Work order
Take the data below and extract the lines from the one with "phylum: Chordata" to the one with "common name: wild boar", inclusive, exactly as written.

Records for processing

——

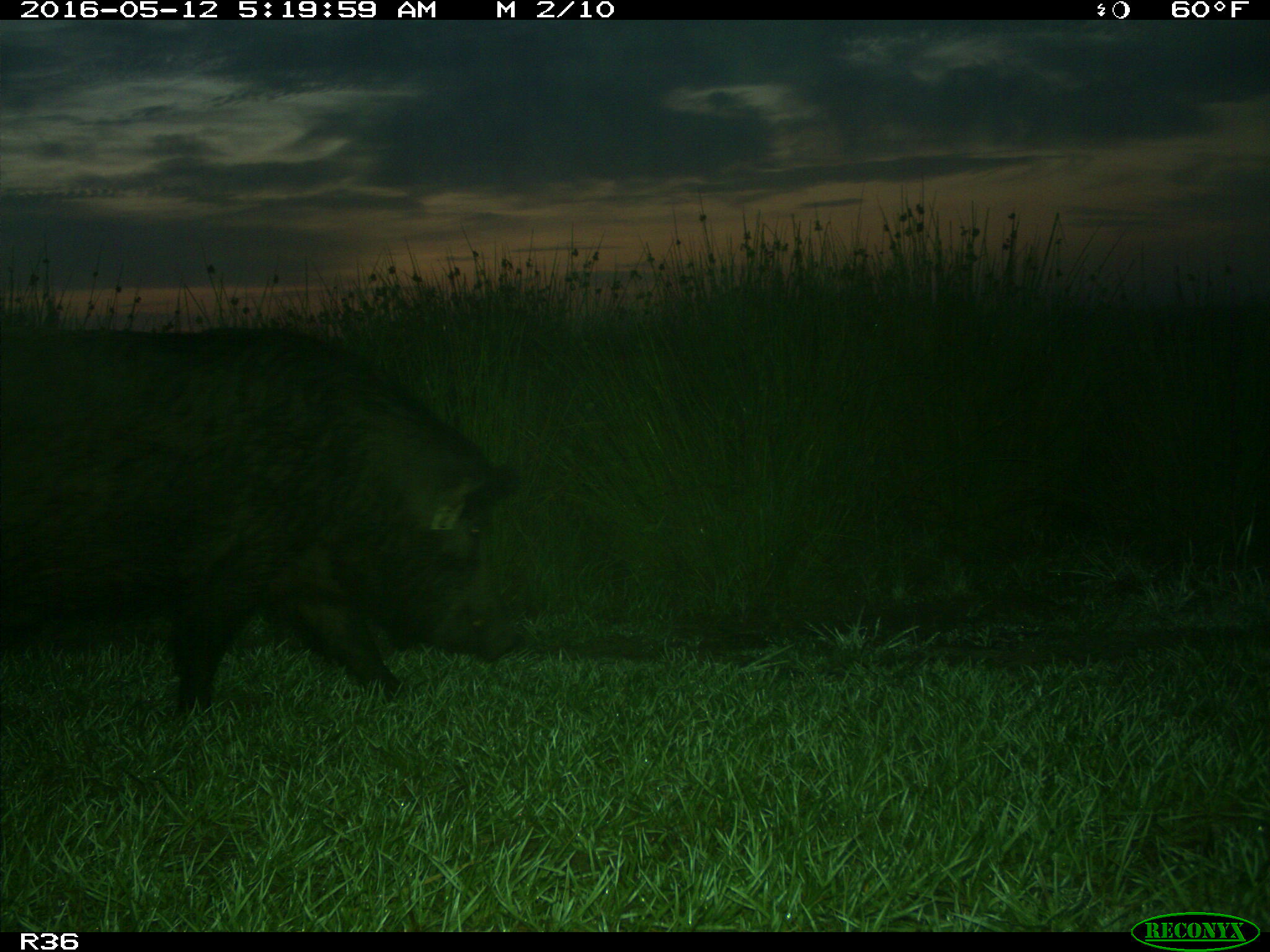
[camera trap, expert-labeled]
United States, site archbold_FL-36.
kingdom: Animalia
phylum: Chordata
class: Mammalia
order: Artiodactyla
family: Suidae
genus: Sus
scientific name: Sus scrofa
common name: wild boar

——

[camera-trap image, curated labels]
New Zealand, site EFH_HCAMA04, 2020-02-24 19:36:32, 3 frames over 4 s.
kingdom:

——

Result
phylum: Chordata
class: Mammalia
order: Artiodactyla
family: Suidae
genus: Sus
scientific name: Sus scrofa
common name: wild boar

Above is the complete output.